Para Flavi, o trabalho realizado só faz sentido quando conectado com a comunidade. “Quando a Universidade foca nas pessoas e territórios e trabalha em prol da transformação social, ela faz a diferença. Ela faz sentido para as pessoas quando está próxima a elas no dia a dia. Sabemos que nem todos têm acesso à educação superior, então quando a universidade chega nas comunidades mais vulneráveis e essas comunidades reconhecem a universidade, isso dá sentido ao trabalho. Quando a universidade abraça o público dos territórios e ajuda a planejar e até executar algumas das políticas públicas, isso faz diferença e cria sentido para essas pessoas. Quando a universidade desenvolve a pesquisa qualificada e essa pesquisa tem repercussão mundial, inclusive estampa a capa da Nature, isso é incrível. Mas quando essa capa da Nature se reflete em produtos e serviços para essa comunidade, ela se apropria daquela descoberta e transforma isso em possibilidades de negócio, a partir da valorização de seus patrimônios. Isso cria sentido e faz transformação social”, afirma o pró-reitor. “

O gestor destaca, ainda, que esse é um momento de muita alegria, mas também de mais trabalho. “É uma alegria muito grande essa certificação. Estamos muito contentes com esse momento e já pensando no trabalho que vem pela frente. A certificação tem um prazo determinado e ela precisa passar por uma revalidação ao término do prazo. Então o trabalho não para e o ponto de partida, agora, é naquilo que os avaliadores indicaram como melhorias que devem ser implementadas. Mas hoje vamos comemorar! Vamos celebrar essas conquistas pensando com responsabilidade nos próximos passos. Isso é  motivo de júbilo para toda nossa grande região central, envolvendo esses dois territórios certificados pela Unesco como Geoparques Quarta Colônia e Caçapava”, celebra.

Esse mesmo sentimento é compartilhado pelo prefeito de Caçapava do Sul, Giovani Amestoy, que destaca que o reconhecimento da relevância internacional do patrimônio geológico, histórico e artístico marca uma virada de chave no futuro da região e das próximas gerações. “Fica o nosso agradecimento à Universidade Federal de Santa Maria e à Universidade Federal do Pampa que realizam esse projeto de desenvolvimento regional e, principalmente, à  população, empresários, artesãos, os quais são as forças vivas que movem nossa região”, cita.

Luciano Orsi,  presidente da Federação das Associações de Municípios do Rio Grande do Sul (Famurs), avalia que esse reconhecimento traz um novo olhar para as cidades da região, como itinerários turísticos e também com a ampliação das possibilidades de crescimento, trazendo novas oportunidades para as cidades nas regiões dos Geoparques. “O turismo, tanto regional como internacional, traz emprego, renda e aumenta a qualidade de vida para os habitantes com uma matriz econômica totalmente limpa.

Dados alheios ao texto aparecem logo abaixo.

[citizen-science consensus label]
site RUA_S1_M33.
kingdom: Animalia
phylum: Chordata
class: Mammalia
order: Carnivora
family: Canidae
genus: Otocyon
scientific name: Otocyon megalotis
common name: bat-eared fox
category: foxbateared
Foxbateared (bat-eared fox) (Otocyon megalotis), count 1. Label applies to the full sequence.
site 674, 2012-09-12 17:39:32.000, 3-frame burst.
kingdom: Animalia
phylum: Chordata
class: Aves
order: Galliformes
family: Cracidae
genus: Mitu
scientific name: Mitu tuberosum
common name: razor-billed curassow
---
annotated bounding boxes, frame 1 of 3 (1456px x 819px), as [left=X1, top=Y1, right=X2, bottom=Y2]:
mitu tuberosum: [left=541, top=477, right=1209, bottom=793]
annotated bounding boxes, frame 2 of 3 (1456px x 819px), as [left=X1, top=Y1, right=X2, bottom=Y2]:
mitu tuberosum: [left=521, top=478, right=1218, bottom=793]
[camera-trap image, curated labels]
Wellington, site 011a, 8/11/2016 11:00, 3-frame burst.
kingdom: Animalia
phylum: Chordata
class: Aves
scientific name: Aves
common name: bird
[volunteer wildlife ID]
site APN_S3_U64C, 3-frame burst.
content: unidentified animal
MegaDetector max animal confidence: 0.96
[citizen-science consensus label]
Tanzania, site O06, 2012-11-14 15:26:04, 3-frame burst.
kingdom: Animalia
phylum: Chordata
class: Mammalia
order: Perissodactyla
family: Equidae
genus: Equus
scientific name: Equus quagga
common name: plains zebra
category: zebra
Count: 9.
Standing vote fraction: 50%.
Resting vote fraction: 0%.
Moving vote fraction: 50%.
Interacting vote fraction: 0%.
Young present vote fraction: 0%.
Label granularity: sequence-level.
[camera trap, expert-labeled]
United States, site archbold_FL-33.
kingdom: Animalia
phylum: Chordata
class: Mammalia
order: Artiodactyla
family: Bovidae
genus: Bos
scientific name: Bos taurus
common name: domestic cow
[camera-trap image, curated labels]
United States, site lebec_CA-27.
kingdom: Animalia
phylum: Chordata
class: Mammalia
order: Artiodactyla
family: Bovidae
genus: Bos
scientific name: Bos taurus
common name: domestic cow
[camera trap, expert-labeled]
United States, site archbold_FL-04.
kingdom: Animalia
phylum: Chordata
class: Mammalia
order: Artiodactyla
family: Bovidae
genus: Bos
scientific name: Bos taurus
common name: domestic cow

Por isso, temos orgulho de ter os Geoparques de Caçapava e da Quarta Colônia certificados pela Unesco”. Além disso, Orsi conta que a Famurs oficializou, na última semana, a criação de uma câmara temática (estruturas técnicas voltadas para estudos, avaliações e recomendações) em apoio aos Geoparques. O objetivo deste núcleo é criar oportunidades de capacitação profissional na área de turismo local aos habitantes dos municípios onde se localizam os geoparques. 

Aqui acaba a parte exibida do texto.